Housing Opportunities Made Equal (HOME) is a civil rights organization dedicated to the elimination of discrimination in housing. Under government contract, HOME is responsible for periodically monitoring area apartment complexes to insure compliance with fair housing laws.
According to sworn affidavits, in two such tests at developments owned by Properties Unlimited, African-American investigators were shown units that were dirty and damaged. They were told that cleaning, painting, and all but major repairs to the property were the tenant's responsibility. In contrast, White investigators were given the option of renting a unit in good repair. Alleging disparate treatment to African-American applicants, HOME filed a case with HUD in 1999.
In 2002, while the earlier case was under negotiation, HOME received a call from an African-American woman who felt she had been discriminated against at another apartment complex owned by Properties Unlimited. She had been told that no apartments were available to people who received rental assistance. A White employee of HOME called and was told the complex had apartments available and that they did accept rental assistance.

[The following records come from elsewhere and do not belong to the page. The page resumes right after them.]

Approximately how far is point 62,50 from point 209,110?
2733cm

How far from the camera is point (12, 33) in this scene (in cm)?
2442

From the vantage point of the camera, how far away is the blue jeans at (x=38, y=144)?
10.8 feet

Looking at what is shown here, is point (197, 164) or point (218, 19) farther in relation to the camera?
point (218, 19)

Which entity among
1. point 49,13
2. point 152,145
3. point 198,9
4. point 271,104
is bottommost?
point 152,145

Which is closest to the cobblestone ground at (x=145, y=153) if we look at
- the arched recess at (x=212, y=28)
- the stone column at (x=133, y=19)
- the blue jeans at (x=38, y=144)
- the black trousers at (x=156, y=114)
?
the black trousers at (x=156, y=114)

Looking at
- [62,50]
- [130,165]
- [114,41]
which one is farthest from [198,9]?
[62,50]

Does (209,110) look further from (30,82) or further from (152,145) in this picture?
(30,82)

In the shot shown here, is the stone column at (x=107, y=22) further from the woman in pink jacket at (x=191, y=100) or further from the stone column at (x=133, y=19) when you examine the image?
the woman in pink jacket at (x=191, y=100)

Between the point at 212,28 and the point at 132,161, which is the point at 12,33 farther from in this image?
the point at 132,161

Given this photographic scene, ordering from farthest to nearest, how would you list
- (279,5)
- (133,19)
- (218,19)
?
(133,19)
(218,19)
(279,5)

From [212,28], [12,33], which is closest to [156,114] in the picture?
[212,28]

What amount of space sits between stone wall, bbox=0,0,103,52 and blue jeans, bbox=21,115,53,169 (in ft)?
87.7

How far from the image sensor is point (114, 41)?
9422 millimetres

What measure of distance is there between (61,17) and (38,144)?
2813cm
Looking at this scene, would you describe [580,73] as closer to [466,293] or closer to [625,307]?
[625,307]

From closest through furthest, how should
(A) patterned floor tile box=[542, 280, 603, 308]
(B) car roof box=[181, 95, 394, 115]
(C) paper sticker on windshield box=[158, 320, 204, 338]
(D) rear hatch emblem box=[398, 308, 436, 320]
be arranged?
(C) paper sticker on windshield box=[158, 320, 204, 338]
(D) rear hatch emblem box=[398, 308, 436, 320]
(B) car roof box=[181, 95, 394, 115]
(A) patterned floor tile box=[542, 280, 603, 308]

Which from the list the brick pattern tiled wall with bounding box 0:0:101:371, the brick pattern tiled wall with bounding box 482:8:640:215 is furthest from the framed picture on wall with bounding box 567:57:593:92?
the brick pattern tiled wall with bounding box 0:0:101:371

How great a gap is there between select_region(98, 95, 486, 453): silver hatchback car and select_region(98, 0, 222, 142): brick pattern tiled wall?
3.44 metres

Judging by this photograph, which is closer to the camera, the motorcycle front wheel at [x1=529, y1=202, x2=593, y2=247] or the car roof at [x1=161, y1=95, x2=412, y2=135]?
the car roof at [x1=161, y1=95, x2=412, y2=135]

According to sworn affidavits, when HOME investigated the client's claim, the African American investigator was offered an unclean apartment in deplorable condition and told it was the only one available. A White investigator was taken to see three apartments and offered a choice among them. Once again, it appeared that properties were only unlimited if the applicant was White.
HOME then joined its client in filing a second case with HUD and the NYS Division of Human Rights charging Properties Unlimited with racial discrimination in their rental practices. Although the Division of Human Rights dismissed the claim filed by HOME's client, HOME's case received a finding of probable cause.
Both cases were settled before trial without any admission of wrongdoing by the respondent. Properties Unlimited has agreed to undertake extensive affirmative action, to pay the government $2,000 in civil penalties and to pay the Buffalo-based civil rights organization a total of $11 ,000.
Equal opportunity in housing is the law, noted HOME executive director Scott W. Gehl. We are hopeful that these latest cases will help Properties Unlimited better appreciate that fact.